It may be hot outside but that doesn't stop doctors and former shepherds on skis snowploughing on giant white treadmills on the outskirts of Beijing -- part of the battalions of workers learning the sport ahead of the 2022 Beijing Winter Olympics.
China is scrambling to build enthusiasm for winter sports ahead of the Games with an ambitious goal to increase the number of fans tenfold, to 300 million, by 2022.
The doctors, nurses and former sheep farmers are part of this mammoth effort, training for several days a week over the past year to make the cut as volunteers and workers during the Games.
The training continued through the searing summer in Yanqing district on the outskirts of Beijing, which will host several events in 2022, including Alpine skiing, bobsledding, skeleton, and luge.

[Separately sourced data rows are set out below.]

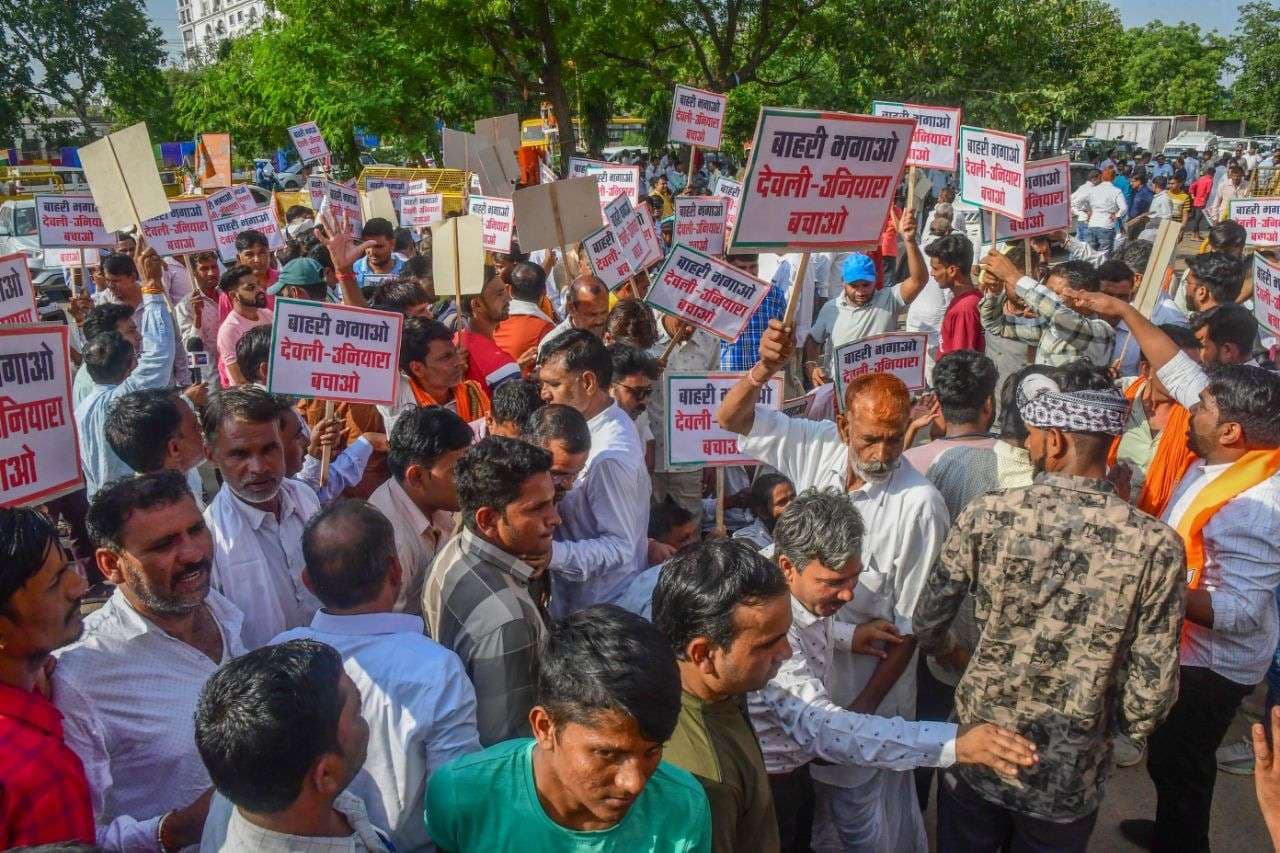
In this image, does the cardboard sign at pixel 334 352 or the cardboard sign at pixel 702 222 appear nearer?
the cardboard sign at pixel 334 352

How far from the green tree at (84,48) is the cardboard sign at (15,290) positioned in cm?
4387

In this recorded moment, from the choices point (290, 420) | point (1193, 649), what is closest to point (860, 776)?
point (1193, 649)

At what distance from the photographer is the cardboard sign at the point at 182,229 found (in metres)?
7.74

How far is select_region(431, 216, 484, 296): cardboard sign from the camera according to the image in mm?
5477

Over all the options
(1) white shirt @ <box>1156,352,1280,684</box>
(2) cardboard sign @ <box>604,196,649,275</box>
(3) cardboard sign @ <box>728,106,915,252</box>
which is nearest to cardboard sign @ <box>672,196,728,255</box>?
(2) cardboard sign @ <box>604,196,649,275</box>

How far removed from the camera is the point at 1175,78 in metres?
68.5

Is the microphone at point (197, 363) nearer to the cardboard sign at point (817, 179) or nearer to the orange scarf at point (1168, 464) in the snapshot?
the cardboard sign at point (817, 179)

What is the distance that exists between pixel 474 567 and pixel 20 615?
3.50 feet

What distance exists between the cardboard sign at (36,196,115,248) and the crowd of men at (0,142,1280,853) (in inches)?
189

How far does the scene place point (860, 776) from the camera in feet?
10.0

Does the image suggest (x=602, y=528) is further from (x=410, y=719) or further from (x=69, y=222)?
(x=69, y=222)

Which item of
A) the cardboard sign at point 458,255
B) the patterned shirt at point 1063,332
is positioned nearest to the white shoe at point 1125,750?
the patterned shirt at point 1063,332

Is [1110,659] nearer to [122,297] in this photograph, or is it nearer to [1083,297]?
[1083,297]

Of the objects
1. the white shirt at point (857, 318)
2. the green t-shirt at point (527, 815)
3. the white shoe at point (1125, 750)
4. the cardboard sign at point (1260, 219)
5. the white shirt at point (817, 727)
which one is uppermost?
the cardboard sign at point (1260, 219)
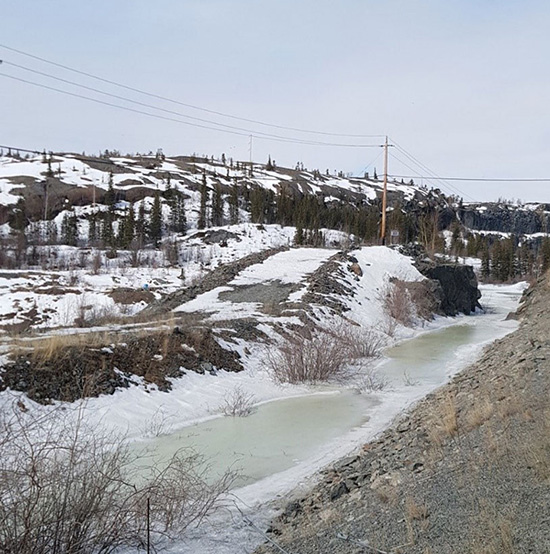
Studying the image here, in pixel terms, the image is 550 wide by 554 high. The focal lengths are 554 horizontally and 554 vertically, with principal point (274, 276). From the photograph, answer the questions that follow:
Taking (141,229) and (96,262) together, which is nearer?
(96,262)

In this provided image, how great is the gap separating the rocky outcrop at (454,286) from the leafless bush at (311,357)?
20.4 meters

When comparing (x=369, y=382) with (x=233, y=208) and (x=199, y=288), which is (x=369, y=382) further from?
(x=233, y=208)

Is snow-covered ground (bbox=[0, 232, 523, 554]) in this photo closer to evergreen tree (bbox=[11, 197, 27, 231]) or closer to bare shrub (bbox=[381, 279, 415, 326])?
bare shrub (bbox=[381, 279, 415, 326])

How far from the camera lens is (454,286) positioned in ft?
141

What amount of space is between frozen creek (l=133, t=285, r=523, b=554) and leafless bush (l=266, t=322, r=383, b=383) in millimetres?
1028

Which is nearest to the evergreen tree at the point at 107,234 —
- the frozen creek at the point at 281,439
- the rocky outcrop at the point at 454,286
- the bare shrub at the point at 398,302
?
the rocky outcrop at the point at 454,286

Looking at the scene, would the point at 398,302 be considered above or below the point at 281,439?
above

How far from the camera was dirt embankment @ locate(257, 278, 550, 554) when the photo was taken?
18.2 feet

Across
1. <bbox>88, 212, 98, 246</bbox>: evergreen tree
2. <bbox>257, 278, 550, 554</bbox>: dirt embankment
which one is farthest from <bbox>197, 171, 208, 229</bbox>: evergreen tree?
<bbox>257, 278, 550, 554</bbox>: dirt embankment

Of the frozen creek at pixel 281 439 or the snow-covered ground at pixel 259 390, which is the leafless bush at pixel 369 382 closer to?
the frozen creek at pixel 281 439

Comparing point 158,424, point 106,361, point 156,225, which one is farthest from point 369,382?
point 156,225

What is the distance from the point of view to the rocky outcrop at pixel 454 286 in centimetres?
4106

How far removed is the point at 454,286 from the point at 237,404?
32281mm

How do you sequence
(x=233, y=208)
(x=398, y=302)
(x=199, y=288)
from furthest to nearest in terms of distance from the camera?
(x=233, y=208), (x=398, y=302), (x=199, y=288)
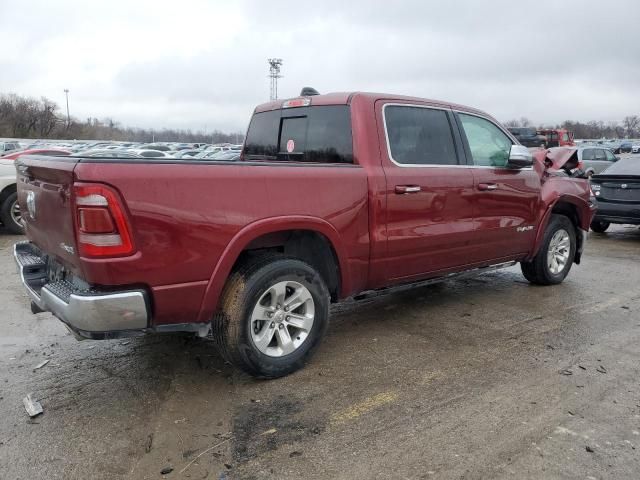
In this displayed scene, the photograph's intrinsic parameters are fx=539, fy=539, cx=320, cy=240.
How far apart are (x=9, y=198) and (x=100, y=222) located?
795 centimetres

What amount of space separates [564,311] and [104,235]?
14.0 feet

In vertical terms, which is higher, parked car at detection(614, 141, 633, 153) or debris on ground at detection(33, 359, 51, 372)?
parked car at detection(614, 141, 633, 153)

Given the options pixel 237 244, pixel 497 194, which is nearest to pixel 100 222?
pixel 237 244

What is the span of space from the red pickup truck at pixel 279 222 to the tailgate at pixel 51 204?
0.02 meters

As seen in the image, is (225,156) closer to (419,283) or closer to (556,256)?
(556,256)

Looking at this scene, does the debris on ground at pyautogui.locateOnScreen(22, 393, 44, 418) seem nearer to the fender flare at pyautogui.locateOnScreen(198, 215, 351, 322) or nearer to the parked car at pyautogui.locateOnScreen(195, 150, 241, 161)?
the fender flare at pyautogui.locateOnScreen(198, 215, 351, 322)

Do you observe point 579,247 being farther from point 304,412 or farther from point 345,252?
point 304,412

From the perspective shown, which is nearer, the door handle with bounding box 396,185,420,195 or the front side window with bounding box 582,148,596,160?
the door handle with bounding box 396,185,420,195

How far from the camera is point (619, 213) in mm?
9594

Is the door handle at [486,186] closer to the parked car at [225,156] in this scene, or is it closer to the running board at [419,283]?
the running board at [419,283]

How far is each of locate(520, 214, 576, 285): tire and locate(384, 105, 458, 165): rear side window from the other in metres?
1.96

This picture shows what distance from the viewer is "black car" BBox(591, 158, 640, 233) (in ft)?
31.1

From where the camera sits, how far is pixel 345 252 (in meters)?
→ 3.84

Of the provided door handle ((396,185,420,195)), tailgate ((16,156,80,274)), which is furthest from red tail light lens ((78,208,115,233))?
door handle ((396,185,420,195))
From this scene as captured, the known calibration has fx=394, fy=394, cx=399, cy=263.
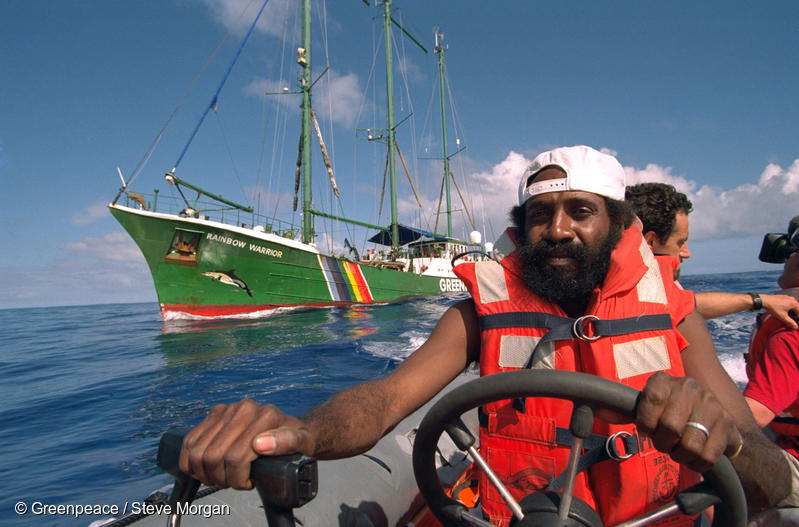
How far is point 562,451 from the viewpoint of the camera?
117 centimetres

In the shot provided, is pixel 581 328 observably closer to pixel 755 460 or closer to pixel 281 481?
pixel 755 460

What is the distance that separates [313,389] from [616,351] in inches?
167

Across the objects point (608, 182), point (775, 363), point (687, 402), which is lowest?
point (775, 363)

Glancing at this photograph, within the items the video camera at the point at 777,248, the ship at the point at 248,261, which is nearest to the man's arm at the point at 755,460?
the video camera at the point at 777,248

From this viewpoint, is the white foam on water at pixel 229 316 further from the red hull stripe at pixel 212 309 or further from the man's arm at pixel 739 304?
the man's arm at pixel 739 304

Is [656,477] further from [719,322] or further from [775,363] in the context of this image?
[719,322]

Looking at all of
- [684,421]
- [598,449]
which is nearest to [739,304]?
[598,449]

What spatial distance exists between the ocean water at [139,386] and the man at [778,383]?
343cm

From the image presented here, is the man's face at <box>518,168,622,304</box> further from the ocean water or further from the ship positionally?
the ship

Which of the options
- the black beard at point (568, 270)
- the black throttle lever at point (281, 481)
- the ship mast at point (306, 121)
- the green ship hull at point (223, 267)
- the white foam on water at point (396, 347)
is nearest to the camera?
the black throttle lever at point (281, 481)

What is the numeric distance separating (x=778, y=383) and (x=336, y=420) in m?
1.92

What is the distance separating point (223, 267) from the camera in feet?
44.9

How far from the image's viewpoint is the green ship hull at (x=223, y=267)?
42.7 feet

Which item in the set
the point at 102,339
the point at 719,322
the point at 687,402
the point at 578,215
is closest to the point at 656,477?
the point at 687,402
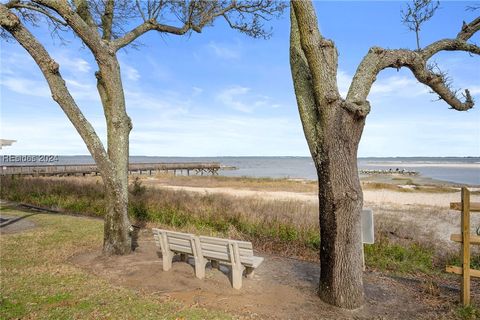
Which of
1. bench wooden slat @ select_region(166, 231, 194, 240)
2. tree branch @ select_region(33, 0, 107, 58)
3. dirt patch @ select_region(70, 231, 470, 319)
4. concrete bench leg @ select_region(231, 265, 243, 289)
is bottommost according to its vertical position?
dirt patch @ select_region(70, 231, 470, 319)

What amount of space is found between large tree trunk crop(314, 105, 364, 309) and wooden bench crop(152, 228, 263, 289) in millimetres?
1200

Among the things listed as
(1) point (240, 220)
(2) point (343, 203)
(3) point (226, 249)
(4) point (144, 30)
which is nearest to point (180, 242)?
(3) point (226, 249)

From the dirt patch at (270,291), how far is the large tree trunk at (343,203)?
342mm

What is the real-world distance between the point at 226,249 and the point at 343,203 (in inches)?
70.8

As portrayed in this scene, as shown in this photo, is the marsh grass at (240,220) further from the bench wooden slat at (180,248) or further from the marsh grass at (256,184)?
the marsh grass at (256,184)

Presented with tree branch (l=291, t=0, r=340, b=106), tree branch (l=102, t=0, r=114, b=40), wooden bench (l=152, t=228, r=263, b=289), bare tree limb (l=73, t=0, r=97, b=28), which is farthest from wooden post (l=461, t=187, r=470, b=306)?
tree branch (l=102, t=0, r=114, b=40)

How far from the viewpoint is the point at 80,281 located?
5543 mm

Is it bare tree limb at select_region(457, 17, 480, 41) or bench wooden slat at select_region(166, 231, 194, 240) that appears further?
bench wooden slat at select_region(166, 231, 194, 240)

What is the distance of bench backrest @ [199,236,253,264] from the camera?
5.09 meters

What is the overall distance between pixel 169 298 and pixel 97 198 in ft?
35.5

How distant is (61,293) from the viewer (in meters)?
4.99

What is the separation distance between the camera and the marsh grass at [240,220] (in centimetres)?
779

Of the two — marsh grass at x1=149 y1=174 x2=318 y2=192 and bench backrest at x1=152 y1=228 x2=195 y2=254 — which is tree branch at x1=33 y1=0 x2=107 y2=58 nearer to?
bench backrest at x1=152 y1=228 x2=195 y2=254

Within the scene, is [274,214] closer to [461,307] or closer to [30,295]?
[461,307]
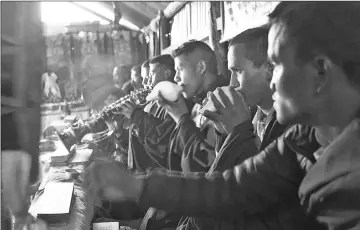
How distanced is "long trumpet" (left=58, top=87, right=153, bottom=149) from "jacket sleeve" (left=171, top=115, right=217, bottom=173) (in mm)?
424

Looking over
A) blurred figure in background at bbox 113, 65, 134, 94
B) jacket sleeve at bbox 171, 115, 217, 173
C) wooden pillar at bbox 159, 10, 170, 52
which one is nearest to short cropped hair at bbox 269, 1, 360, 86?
jacket sleeve at bbox 171, 115, 217, 173

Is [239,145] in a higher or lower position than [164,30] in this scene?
lower

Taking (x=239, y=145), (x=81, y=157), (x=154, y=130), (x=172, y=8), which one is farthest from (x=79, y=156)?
(x=239, y=145)

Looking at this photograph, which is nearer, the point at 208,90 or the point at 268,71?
the point at 268,71

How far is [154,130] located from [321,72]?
69cm

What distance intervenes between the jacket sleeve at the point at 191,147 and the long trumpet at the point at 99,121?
424 millimetres

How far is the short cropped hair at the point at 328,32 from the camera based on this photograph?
1.36ft

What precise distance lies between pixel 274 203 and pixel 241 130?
130 mm

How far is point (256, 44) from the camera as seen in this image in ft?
2.07

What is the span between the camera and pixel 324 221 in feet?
1.43

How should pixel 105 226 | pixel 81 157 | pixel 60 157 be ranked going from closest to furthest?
pixel 105 226 → pixel 81 157 → pixel 60 157

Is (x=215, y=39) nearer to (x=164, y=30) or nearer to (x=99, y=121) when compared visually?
(x=164, y=30)

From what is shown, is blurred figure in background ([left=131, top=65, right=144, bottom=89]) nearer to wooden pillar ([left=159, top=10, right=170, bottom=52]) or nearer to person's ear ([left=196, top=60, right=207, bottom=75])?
wooden pillar ([left=159, top=10, right=170, bottom=52])

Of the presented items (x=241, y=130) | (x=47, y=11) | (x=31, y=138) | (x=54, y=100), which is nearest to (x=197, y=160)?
(x=241, y=130)
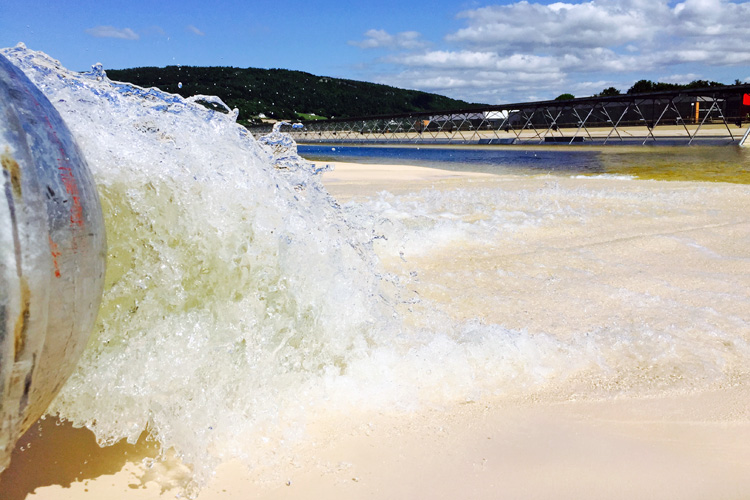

Amid balmy temperatures outside, the students stood on skis on two inclined treadmills that were sprayed with water inside a gymnasium.
Lang Enge and his team of 25 farmers and shepherds practised their moves to be able to do "whatever the government arranges for us", such as cable car maintenance work, snow gear repair and operating artificial snow machines.
"Almost all farmers sold their sheep in our village, there are no shepherds now in Yanqing," says Lang, 29.
The sheepherders decided to sell their flocks after the local government told them they could keep them but could no longer take them to the mountains due to overgrazing.
Lang sold his 300 sheep and decided to focus on skiing instead.
The local government finances all the training, promising jobs related to the Winter Olympics. Lang and his friends hope that by learning to ski, they can land permanent jobs in ski resorts after the Olympics.
- Once-in-a-lifetime chance -
In the meantime, Lang is working as a temporary traffic and public security employee for the local government. He said other farmers are working as taxi drivers, factory workers or car salesmen.
Doctors and nurses are also training at the same gym, but for a different challenge: working as medical volunteers who can rush down a slope to help an injured athlete.
"It's a challenge for me. I hope to have more time to do my best," said Jiang Wei, 30, a nurse at the local hospital, before jumping into the skiing simulator, wearing elbow and knee pads and a helmet, as an instructor gave her advice.
The farmers appeared more confident on the slope simulator, slowly slaloming on the moving carpet while the doctors and nurses were still grabbing onto a security pole at the bottom of the treadmill.
"I think the people I trained will be suitable for these jobs," said E Yinchun, one of the trainers.
China is not the first country to train medical staff to ski for the Olympic Games, where athletes can get injured by attempting risky jumps and making high-speed turns.
But for the farmers in Yanqing this was a once-in-a-lifetime chance for a better-paying job.
Lang and his team have left the countryside for good and now they are working for the district office while they prepare for the big event in February 2022.
What will happen after the Games is still uncertain.
Especially, he said, now that "there are no sheep farmers in town".